Activity: In the data that follows, how many lines contain the word "Replace"? Give only that number.

Start of Records for the exercise

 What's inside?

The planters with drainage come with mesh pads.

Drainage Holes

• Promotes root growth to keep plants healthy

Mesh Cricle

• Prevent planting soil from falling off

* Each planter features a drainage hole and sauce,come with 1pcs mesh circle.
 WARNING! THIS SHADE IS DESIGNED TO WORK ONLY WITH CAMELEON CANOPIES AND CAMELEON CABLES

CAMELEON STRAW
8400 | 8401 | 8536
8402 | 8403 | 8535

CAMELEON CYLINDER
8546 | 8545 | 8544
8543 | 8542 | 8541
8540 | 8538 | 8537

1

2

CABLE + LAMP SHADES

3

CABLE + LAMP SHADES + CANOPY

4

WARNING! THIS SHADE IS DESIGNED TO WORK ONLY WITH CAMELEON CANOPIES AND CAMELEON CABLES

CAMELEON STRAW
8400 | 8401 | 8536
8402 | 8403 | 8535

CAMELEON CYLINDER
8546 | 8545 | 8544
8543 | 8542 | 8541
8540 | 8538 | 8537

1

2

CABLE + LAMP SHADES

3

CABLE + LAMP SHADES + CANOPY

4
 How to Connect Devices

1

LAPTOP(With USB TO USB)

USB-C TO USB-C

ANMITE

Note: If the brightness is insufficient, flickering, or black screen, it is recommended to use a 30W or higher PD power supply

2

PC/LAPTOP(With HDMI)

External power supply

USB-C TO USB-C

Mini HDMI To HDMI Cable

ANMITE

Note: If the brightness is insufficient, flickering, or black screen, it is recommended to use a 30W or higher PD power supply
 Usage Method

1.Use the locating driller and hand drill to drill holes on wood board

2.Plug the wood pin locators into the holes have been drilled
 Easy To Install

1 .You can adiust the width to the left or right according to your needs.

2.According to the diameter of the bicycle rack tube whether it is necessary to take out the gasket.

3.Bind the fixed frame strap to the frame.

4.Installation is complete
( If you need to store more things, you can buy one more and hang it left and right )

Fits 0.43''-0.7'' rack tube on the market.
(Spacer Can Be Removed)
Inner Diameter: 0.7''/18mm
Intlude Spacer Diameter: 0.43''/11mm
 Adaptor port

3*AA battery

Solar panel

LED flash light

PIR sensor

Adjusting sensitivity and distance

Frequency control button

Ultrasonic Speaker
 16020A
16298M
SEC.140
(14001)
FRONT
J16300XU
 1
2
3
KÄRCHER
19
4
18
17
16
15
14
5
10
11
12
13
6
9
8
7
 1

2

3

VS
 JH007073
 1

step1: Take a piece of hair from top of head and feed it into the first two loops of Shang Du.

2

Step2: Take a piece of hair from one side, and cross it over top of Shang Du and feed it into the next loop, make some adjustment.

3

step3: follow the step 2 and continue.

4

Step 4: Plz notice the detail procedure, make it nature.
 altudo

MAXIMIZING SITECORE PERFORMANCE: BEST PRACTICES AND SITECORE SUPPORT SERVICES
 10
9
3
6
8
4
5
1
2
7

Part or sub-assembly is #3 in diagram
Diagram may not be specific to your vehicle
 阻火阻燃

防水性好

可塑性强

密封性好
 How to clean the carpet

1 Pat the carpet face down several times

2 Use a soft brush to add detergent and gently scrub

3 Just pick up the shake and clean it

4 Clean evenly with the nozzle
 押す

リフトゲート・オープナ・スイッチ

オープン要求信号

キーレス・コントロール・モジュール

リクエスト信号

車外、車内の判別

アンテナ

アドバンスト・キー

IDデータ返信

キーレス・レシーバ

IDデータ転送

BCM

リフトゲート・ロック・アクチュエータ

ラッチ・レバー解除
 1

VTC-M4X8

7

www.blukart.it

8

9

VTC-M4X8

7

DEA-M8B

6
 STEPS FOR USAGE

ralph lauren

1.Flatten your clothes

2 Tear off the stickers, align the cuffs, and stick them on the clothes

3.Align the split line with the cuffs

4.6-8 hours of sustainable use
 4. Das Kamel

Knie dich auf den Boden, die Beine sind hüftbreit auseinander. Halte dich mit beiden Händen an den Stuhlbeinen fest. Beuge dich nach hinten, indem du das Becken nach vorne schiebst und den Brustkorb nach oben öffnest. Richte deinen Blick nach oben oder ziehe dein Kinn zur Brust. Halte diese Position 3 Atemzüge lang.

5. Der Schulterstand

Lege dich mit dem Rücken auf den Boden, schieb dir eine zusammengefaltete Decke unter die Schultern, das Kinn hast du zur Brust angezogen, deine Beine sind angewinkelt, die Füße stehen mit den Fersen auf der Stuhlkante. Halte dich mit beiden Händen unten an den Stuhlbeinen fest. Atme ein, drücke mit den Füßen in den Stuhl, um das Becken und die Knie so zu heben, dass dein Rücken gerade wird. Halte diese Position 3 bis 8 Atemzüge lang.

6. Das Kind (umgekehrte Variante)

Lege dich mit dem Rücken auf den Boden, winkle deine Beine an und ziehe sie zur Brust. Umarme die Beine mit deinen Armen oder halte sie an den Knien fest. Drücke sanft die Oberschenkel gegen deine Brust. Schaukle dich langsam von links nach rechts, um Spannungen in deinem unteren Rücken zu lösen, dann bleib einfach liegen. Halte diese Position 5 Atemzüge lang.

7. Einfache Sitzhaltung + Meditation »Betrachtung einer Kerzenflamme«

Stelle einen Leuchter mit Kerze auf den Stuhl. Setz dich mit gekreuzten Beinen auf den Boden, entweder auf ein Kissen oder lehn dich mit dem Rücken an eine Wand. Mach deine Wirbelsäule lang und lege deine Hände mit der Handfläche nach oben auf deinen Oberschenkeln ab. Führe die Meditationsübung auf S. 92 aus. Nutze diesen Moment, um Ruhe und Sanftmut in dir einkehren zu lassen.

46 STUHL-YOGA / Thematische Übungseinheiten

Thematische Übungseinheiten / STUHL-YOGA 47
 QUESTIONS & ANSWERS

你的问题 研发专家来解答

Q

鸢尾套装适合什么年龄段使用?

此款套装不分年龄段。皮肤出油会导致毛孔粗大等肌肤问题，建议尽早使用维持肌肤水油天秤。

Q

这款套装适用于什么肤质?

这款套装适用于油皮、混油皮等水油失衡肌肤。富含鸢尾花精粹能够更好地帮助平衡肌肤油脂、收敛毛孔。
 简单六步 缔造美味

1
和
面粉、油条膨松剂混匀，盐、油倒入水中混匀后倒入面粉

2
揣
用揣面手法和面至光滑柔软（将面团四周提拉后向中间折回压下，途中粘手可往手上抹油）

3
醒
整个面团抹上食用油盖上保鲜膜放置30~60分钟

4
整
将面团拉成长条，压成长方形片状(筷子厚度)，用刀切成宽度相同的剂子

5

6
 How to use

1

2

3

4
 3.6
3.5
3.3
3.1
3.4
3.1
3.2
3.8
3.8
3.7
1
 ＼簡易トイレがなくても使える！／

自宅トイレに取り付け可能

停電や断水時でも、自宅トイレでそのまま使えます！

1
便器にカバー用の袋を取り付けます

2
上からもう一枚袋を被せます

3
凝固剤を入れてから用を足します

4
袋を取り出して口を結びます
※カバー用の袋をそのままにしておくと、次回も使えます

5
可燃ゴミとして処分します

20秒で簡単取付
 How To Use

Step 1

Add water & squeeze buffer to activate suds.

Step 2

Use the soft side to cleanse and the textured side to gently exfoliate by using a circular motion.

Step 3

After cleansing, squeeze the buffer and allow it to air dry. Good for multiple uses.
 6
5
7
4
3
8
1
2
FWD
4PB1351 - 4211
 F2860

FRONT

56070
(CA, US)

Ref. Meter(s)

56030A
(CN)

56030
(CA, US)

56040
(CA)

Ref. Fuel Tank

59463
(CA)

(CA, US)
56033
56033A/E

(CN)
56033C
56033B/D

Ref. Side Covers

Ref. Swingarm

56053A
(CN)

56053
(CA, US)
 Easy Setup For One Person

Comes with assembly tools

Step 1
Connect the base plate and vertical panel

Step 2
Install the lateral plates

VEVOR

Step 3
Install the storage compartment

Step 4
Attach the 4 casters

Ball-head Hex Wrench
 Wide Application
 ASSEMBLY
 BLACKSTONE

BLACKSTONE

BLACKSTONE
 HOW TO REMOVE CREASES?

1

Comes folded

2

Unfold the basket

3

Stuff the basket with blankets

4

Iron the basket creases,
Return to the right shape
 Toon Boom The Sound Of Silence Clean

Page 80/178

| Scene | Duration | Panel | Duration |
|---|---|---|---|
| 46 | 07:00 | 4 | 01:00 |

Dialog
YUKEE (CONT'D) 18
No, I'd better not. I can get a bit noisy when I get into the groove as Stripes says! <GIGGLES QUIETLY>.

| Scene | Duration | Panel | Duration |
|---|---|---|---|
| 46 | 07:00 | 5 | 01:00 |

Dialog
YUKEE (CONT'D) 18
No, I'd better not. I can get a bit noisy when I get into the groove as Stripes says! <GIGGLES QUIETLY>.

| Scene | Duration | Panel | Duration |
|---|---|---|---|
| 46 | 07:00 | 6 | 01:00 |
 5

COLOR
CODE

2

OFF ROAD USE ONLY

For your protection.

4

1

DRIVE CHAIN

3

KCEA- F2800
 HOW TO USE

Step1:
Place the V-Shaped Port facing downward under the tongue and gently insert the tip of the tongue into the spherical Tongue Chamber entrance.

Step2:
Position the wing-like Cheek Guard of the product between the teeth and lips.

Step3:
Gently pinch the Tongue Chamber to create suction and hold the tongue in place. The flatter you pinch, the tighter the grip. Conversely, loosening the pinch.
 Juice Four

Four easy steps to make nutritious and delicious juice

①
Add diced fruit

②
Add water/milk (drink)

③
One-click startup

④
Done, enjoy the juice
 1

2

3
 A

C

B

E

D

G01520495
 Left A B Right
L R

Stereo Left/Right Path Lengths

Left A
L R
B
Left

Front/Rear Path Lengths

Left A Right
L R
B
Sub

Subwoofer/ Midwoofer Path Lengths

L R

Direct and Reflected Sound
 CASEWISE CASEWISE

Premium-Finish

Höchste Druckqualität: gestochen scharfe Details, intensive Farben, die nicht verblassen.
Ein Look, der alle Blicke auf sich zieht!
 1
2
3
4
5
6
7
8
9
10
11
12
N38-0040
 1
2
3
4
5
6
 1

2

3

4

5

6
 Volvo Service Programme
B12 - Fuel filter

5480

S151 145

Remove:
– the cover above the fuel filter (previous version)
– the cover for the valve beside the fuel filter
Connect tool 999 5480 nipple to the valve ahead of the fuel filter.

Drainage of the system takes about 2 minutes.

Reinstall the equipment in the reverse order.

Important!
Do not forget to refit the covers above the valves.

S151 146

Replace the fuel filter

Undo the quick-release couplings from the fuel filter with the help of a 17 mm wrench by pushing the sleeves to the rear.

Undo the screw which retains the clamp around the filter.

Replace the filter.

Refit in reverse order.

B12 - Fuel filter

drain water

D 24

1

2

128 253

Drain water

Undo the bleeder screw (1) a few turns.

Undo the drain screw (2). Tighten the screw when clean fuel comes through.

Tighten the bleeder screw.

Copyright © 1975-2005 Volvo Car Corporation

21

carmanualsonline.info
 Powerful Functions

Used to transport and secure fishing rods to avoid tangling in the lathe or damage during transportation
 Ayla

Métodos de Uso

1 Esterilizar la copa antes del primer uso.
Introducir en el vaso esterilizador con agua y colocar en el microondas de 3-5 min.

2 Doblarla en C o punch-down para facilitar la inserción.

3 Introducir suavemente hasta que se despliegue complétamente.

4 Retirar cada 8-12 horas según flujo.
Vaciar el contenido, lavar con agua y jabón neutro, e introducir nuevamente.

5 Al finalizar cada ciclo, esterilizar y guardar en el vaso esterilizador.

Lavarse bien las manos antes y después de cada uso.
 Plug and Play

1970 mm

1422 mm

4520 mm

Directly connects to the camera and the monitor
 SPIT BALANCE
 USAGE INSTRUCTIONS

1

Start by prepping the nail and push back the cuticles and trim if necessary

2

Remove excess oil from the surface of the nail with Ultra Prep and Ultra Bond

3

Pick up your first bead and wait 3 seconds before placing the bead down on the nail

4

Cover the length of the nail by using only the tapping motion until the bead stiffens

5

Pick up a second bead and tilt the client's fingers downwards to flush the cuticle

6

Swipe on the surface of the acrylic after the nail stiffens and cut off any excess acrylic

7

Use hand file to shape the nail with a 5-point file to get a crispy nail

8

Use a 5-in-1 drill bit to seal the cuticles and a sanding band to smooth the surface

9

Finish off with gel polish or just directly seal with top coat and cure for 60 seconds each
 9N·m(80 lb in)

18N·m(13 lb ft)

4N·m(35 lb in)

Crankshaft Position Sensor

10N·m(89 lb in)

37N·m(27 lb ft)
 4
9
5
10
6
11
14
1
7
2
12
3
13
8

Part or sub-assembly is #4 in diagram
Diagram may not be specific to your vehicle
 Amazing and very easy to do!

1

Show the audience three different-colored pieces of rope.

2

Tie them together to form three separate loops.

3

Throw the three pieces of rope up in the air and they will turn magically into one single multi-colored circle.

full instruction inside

End of Records for the exercise

Exercise output: 2